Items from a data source
········
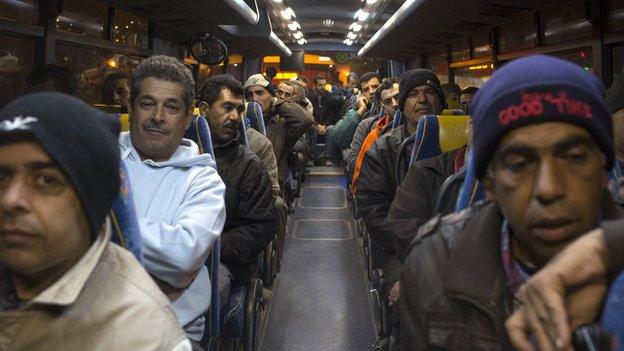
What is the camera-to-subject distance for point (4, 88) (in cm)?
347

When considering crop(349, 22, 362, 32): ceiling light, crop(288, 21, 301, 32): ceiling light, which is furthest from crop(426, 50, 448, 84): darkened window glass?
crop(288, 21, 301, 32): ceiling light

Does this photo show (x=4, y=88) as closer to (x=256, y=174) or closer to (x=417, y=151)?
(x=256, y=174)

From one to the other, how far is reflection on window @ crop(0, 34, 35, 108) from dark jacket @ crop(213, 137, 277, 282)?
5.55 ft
········
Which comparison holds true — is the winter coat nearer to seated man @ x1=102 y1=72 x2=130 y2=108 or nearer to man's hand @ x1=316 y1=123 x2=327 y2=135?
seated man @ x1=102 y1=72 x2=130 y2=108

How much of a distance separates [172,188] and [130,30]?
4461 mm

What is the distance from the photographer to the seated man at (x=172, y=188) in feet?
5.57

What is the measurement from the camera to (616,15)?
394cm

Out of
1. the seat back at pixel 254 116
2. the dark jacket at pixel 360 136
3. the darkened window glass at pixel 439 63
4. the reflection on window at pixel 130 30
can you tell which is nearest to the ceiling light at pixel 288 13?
········
Problem statement |
Rewrite everything in the material above, from the line containing "What is the measurement" down to the line containing "can you tell", as a numbered list, one line per item, with blank lines left out.

Response to the exercise |
1. What is the measurement from the camera to (616,15)?
2. 394cm
3. Out of
4. 1. the seat back at pixel 254 116
5. 2. the dark jacket at pixel 360 136
6. 3. the darkened window glass at pixel 439 63
7. 4. the reflection on window at pixel 130 30
8. can you tell which is nearest to the ceiling light at pixel 288 13?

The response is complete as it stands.